Pedido dos advogados de defesa se baseiam no processo de Maria Lúcia Pandolfo que teve a liberdade concedida
O Ministério Público Federal (MPF) se posicionou contrariamente aos pedidos de habeas corpus de seis réus da Operação Cervandija, encaminhados ao Supremo Tribunal Federal (STF). A decisão final sobre as liminares caberá ao ministro Celso de Mello, relator do processo.
Pedidos de Habeas Corpus
Os pedidos de habeas corpus foram apresentados por Marco Antônio dos Santos (ex-secretário de administração), Laílo Quezzi Júnior (ex-chefe da Casa Civil), Angelo Invernizzi (ex-secretário de educação), Walter Gomes (ex-presidente da Câmara), Sandro Rovani (ex-advogado e sindicalista dos servidores) e Davimã Sorkuri (ex-supreintendente da Coderp).
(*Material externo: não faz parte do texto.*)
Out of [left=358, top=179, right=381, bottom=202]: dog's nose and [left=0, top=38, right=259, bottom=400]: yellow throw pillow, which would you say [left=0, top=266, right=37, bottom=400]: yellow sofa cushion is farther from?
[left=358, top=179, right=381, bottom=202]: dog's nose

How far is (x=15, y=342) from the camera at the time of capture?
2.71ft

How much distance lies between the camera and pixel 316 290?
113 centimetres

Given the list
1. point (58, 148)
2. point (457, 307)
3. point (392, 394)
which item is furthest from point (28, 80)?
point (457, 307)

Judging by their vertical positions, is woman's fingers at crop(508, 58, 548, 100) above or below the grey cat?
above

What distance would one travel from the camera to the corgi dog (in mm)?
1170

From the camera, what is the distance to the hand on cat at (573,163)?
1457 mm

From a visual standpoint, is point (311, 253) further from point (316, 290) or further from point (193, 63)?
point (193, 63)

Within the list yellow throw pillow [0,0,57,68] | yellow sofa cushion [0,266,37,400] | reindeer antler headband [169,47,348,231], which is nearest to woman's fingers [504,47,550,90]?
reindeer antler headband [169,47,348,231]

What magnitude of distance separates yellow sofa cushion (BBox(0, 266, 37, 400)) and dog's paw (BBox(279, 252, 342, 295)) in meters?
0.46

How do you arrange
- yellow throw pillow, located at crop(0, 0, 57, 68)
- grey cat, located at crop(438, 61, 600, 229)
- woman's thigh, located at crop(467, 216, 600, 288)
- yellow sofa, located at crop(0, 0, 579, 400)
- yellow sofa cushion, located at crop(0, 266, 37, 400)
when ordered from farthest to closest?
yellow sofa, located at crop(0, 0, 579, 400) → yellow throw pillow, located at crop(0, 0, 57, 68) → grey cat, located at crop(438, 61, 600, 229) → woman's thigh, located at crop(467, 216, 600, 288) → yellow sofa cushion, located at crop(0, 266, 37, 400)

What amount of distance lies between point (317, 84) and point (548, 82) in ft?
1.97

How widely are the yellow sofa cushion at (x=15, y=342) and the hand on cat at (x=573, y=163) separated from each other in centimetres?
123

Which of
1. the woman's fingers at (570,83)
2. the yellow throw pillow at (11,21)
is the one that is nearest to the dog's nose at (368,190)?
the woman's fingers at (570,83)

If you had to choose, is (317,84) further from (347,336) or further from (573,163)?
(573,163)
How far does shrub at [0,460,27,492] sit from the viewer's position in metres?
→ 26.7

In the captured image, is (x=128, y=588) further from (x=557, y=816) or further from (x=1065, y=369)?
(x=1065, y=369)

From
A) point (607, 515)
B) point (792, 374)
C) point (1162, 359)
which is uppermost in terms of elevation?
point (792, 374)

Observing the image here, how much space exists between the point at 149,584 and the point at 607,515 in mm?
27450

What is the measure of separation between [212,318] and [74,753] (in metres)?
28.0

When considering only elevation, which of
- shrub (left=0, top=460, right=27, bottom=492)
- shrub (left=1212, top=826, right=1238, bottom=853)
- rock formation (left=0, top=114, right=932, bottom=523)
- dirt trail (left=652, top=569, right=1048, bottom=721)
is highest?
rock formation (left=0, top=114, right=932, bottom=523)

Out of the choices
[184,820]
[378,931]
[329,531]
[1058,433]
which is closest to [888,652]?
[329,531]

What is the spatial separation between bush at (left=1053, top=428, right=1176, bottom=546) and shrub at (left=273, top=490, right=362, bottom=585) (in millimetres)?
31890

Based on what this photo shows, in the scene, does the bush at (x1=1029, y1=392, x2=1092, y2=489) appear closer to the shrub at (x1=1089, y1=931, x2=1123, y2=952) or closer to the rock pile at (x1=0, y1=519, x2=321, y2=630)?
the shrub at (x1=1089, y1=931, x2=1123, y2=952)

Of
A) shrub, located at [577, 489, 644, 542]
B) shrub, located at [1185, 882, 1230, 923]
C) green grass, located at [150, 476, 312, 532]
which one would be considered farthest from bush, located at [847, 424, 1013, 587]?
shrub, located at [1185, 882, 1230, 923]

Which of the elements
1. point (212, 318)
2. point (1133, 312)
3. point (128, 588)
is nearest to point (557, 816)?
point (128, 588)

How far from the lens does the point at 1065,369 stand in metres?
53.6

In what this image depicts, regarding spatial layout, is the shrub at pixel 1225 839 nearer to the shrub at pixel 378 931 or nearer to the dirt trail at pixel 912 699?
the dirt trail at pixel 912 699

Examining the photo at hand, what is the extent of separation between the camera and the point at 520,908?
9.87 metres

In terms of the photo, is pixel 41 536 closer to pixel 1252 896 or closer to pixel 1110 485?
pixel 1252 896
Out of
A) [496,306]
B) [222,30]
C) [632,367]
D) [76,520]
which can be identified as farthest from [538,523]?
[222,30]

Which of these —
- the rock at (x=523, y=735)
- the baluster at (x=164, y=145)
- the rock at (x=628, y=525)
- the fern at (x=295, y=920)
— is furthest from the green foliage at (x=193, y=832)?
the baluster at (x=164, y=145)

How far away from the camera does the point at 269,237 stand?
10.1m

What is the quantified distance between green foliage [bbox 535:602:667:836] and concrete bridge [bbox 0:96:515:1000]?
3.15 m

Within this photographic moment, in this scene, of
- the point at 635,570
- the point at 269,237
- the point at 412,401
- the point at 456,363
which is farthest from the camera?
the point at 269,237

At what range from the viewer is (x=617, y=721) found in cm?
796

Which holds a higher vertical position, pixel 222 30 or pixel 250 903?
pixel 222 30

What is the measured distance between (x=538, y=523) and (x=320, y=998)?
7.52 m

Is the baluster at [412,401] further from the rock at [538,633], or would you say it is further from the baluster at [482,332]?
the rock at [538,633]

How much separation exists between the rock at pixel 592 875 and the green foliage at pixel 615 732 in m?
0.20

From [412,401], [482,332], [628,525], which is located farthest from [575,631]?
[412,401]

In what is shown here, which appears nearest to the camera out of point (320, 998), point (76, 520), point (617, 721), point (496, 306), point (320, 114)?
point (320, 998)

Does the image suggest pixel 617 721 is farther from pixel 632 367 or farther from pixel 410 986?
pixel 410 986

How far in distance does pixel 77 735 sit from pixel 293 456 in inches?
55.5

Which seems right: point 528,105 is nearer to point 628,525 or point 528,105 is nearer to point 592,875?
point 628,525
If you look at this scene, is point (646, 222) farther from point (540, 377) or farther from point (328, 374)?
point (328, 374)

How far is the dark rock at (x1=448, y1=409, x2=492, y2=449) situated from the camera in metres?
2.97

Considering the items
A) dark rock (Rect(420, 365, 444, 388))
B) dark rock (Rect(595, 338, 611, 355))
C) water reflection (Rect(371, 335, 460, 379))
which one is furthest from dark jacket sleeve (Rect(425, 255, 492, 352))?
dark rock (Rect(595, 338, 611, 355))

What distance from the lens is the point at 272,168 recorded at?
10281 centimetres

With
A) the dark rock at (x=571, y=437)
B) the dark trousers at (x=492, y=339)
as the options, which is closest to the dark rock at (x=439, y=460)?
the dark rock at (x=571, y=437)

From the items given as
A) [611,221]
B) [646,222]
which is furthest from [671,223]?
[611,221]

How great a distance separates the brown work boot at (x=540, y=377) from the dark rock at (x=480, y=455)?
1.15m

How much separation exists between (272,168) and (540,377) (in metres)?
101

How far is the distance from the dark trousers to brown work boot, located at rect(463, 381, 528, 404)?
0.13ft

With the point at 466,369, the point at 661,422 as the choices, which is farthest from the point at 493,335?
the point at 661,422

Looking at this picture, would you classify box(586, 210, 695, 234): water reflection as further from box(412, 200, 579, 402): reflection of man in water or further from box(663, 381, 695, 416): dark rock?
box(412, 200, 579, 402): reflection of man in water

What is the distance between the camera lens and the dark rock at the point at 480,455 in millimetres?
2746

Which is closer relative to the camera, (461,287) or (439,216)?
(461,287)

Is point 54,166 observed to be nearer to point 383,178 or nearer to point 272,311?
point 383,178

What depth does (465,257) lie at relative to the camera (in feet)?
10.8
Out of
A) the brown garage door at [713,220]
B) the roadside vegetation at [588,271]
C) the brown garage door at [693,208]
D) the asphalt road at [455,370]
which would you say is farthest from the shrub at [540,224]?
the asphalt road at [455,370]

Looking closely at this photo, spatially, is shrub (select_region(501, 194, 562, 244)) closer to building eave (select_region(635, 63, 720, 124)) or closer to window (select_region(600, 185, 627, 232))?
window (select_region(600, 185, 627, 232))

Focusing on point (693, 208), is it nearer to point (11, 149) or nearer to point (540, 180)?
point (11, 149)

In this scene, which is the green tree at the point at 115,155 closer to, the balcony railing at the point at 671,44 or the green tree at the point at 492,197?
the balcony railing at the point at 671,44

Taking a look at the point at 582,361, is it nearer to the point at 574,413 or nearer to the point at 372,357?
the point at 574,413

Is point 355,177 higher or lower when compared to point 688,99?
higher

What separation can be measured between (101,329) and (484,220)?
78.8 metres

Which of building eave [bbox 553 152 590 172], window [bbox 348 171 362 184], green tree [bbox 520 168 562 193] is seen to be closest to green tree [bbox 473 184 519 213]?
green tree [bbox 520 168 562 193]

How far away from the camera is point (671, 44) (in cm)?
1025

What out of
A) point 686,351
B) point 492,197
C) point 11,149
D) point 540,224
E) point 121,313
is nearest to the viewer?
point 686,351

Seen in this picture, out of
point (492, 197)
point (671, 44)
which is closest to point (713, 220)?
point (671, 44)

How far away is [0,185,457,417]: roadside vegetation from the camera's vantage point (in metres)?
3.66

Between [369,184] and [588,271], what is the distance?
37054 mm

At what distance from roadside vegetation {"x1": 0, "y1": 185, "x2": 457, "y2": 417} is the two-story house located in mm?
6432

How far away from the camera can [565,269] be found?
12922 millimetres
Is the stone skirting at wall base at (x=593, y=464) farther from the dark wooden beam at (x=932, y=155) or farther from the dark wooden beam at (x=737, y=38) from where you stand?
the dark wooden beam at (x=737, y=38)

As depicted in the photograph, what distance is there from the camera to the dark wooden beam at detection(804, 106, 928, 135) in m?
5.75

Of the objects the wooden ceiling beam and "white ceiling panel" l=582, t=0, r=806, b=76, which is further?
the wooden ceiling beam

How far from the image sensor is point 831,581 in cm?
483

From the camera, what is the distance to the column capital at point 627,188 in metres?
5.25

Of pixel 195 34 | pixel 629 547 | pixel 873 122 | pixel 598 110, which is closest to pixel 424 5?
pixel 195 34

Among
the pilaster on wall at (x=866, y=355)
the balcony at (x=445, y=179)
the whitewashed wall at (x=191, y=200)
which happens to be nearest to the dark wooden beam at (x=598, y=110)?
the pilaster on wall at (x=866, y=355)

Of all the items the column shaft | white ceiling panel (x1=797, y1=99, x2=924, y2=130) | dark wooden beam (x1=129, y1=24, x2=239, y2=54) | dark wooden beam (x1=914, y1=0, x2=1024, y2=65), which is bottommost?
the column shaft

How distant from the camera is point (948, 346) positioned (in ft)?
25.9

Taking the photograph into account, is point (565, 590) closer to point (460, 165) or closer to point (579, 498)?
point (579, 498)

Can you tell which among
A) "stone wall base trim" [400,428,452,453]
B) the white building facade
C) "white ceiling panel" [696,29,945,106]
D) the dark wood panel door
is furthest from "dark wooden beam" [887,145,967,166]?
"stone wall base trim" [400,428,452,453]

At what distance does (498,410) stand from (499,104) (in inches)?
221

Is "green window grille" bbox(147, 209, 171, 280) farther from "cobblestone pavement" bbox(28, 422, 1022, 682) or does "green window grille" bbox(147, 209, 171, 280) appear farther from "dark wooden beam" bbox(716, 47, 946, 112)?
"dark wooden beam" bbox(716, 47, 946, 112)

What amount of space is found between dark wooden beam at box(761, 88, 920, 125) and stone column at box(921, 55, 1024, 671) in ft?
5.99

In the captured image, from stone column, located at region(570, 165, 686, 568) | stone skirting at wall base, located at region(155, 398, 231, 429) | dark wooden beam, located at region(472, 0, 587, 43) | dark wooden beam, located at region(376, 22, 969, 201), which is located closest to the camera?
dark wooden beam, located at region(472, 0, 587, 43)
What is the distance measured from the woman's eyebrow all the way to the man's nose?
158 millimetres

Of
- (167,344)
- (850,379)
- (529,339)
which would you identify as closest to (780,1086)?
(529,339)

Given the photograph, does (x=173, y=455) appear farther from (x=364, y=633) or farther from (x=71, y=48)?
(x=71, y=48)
Todos são acusados de organização criminosa, corrupção ativa e passiva, em ação que investiga a indicação de cargos terceirizados na prefeitura, favorecendo licitações e pagamentos de propina.
Situação dos Réus
Marco Antônio dos Santos e Sandro Rovani estão presos preventivamente desde março. Walter Gomes encontra-se preso desde dezembro de 2022. Laílo Quezzi Júnior, após cirurgia, permanece preso. Angelo Invernizzi e Davimã Sorkuri foram presos em maio, assim como a prefeita de Siqueira Campos. Maria Lúcia Panduro, única a ter sido solta em outubro pelo STF, teve seu pedido de liberdade baseado na alegação de que não estava relacionada ao núcleo principal do esquema de corrupção, mas sim ao núcleo operacional.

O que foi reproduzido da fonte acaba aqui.